I am resizing an image from 3000x810 to something smaller 900x243 but this makes the image blurry. I am curious why this is happening. I understand why making an image larger results in a blurry/pixelated look but not sure why this is happens when getting smaller.

  • Hello and welcome to GDSE. At first I think you talking about optimized results of compressing resolution but if you compress then the artwork should be sharper rather than blurry so It'll great help if you provide both original and blurred image here.
    – Mr.Online
    Oct 15 '19 at 2:52
  • 2
    Resampling smaller removes data, less data = less detail. You can sometimes mitigate it by choosing a different interpolation method. What software are you using?
    – Billy Kerr
    Oct 15 '19 at 6:13
  • Blur is less data.
    – joojaa
    Oct 15 '19 at 14:54
  • 1
    Are you viewing both images at 100% or are you zooming in on the smaller image?
    – Wolff
    Oct 15 '19 at 16:17

This question needs some examples which needs some time to be prepared. I will complete it later.

Very nice question.

I would say that it depends on several factors which I will list prior to the explanations.

1. The resampling method. Most of them make an average of the original pixels, except one that only uses one row of the original pixels.

2. The original data. How blurry or sharp the original image or zone is.

3. The scaling factor. Basically either using round numbers (200%) or something that needs to make some averaging calculations (150%)

4. The viewing size. You can see an image either at a specific screen size, for example at the full height of the monitor, or relative to the dimensions of the image in pixels, for example at 100%.

Let me explain some hypothetical cases.

Imagine you have one image that you will use as a wallpaper on your computer, and you have a FULL HD, 1920x1080 px.

If your image is at the native resolution it will display 1 image pixel on every screen pixel. So far so good.

If your image is smaller, the pixels will try to invent new in-between information, and a typical way to do it is averaging the data (blurry) or duplicating the data (nearest neighbor)

Depending on the "sharpness" of the original image one or the other method will be better. A normal photograph vs a vintage computer graphic.
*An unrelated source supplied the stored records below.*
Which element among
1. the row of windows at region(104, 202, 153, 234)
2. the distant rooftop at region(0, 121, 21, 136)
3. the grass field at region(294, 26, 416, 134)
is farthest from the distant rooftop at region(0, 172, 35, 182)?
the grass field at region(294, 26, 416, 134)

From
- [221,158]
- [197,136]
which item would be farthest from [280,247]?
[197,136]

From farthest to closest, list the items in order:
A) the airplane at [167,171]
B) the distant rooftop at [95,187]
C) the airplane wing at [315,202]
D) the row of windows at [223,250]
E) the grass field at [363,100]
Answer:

In the second case, a pixel art will retain sharpness even if upscaled, especially if the upscaling is at perfect multiple times (200%-300%-400%)

When you downscale the image, for example squeezing a 4K wallpaper on your FullHD monitor, the same way you could need to average the pixels to fit them in the smaller space.
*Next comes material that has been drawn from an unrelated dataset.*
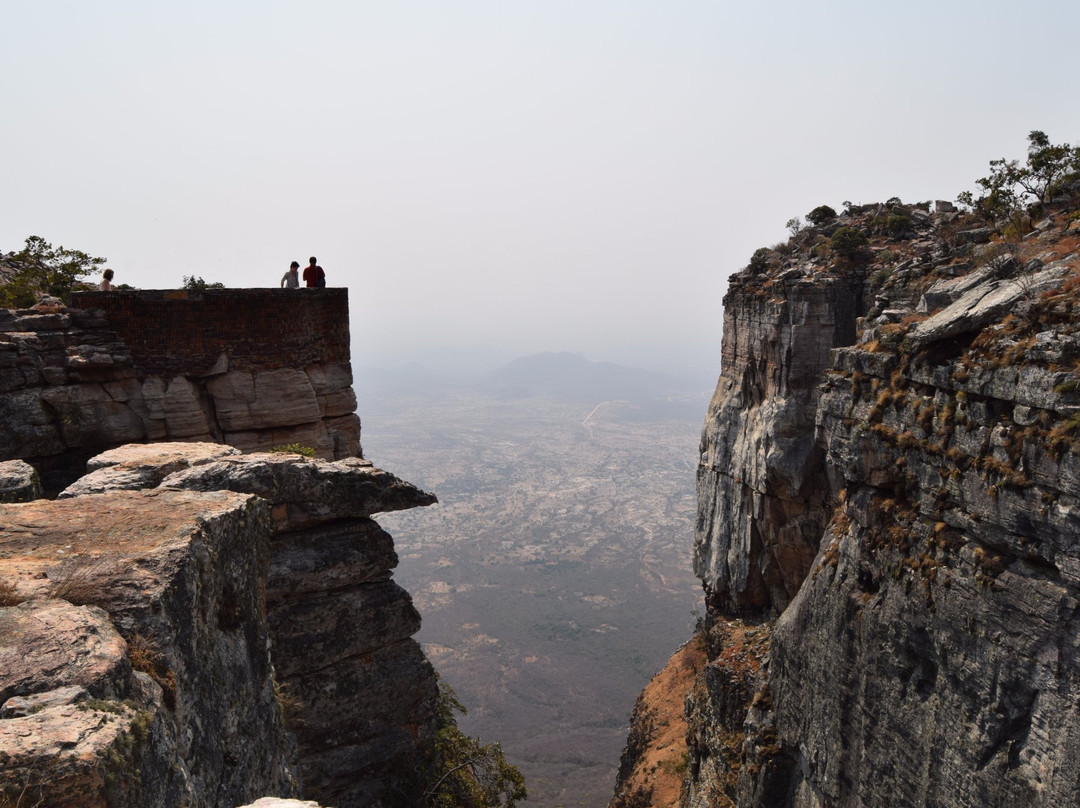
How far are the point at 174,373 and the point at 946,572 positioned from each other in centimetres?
1710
This means that any averaging actually makes an image blurrier.

But if the original image is actually blurry, like an out of focus image, resampling down with the nearest neighbor method, dropping one row of useless duplicated data, will make the image sharper per group of pixels.

Here is the catch, the sharpness of an image is dependent on the neighboring pixels if these adjacent pixels have more contrast the image will look sharper.

But there is also another element to be considered.

5. Perceived result.

If your image had some little text, and with the downsampling, you can no longer read it you could perceive it as "blurrier" because you actually loosed information.